How We Run Applications
- New Scalability for Big Data. Operational and analytical workloads challenge traditional capabilities on one or more dimensions of scale, availability, performance and cost effectiveness.
- Fast, Real-time Performance. Users expect consistent, interactive experiences from applications across many types of interfaces.
- New Computing Environments. The infrastructure requirements for applications can easily exceed the resources of a single computer, and cloud infrastructure now provides massive, elastic, cost-effective computing capacity on a metered cost model.
MongoDB Feature Overview
MongoDB embraces these new realities through key innovations.
- Document Data Model. Data is stored in a structure that maps to objects in modern programming languages and is easy for developers to understand.
- Rich Query Model. MongoDB is fit for a wide variety of applications. It provides rich index and query support, including secondary, geospatial and text search indexes, the Aggregation Framework and native MapReduce.
- Idiomatic Drivers. Developers interact with the database through native libraries that are integrated with their respective environments and code repositories, making MongoDB simple and natural to use.

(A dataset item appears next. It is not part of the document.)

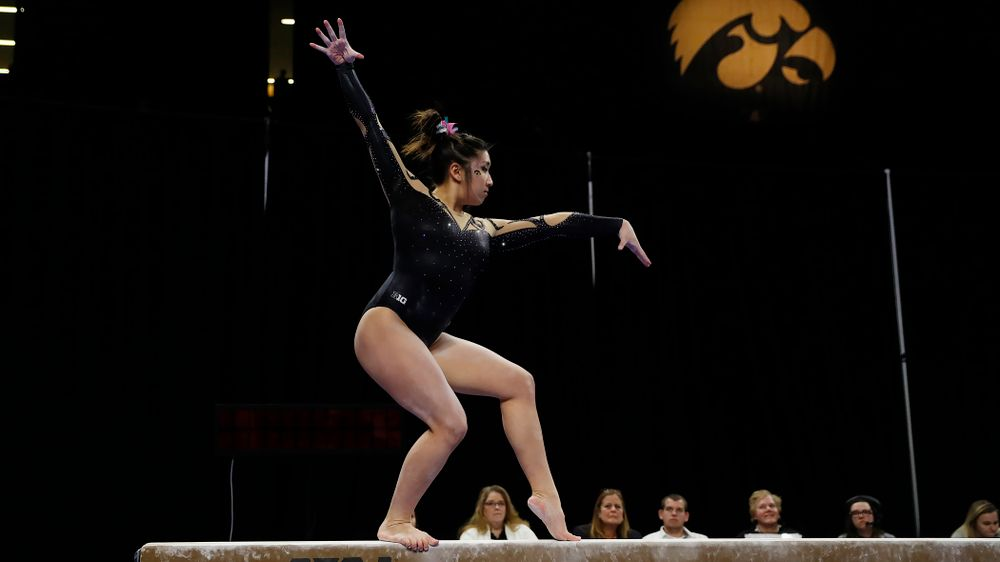 Nicole Chow competes on the beam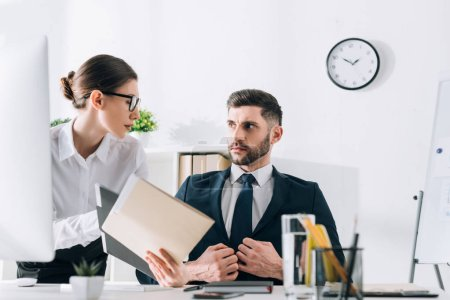 attractive secretary showing folder to handsome businessman in office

- Horizontal Scalability. As the data volume and throughput grow, developers can take advantage of commodity hardware and cloud infrastructure to increase the capacity of the MongoDB system.

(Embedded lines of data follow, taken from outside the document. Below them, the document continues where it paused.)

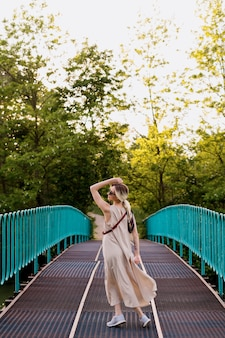 Mooie ontspannen blonde jonge vrouw gekleed in jurk, poseren in beweging op de brug.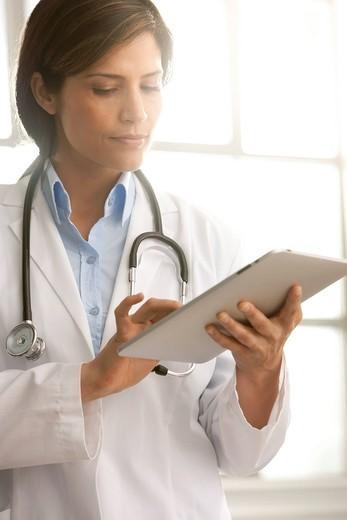 Hispanic doctor using digital tablet : Stock Photo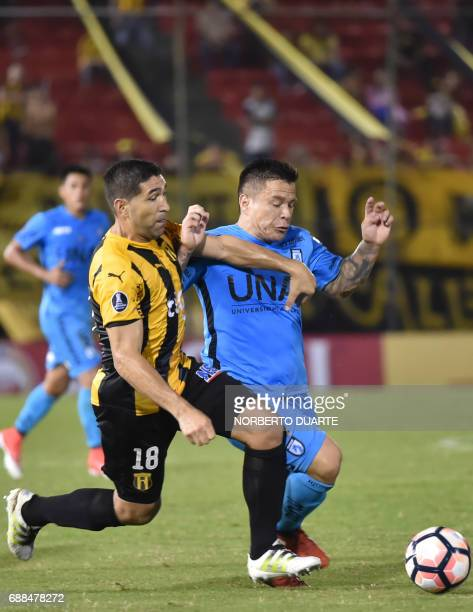 Chile's Deportes Iquique player Alvaro Ramos vies for the ball with Luis Cabral of Paraguay's Guarani during their Libertadores Cup football match at...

- High Availability. Multiple copies of data are maintained with native replication. Automatic failover to secondary nodes, racks and data centers makes it possible to achieve enterprise- grade uptime without custom code and complicated tuning.

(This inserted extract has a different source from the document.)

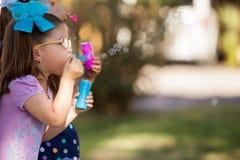 Jouer avec des bulles à un parc Images libres de droits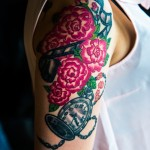 Flowers and clock sleeve tattoo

- In-Memory Performance. Data is read and written to RAM while also persisted to disk for durability, providing fast performance and eliminating the need for a separate caching layer.
- Flexibility. From the document data model, to multi-datacenter deployments, to tunable consistency, to operation-level availability options, MongoDB provides tremendous flexibility to the development and operations teams, and for these reasons it is well suited to a wide variety of applications across many industries.
MongoDB Data Model
DATA AS DOCUMENTS
MongoDB stores data as documents in a binary representation called BSON (Binary JSON). Documents that tend to share a similar structure are organized as collections. It may be helpful to think of collections as being analogous to a table in a relational database, documents as similar to rows, and fields as similar to columns.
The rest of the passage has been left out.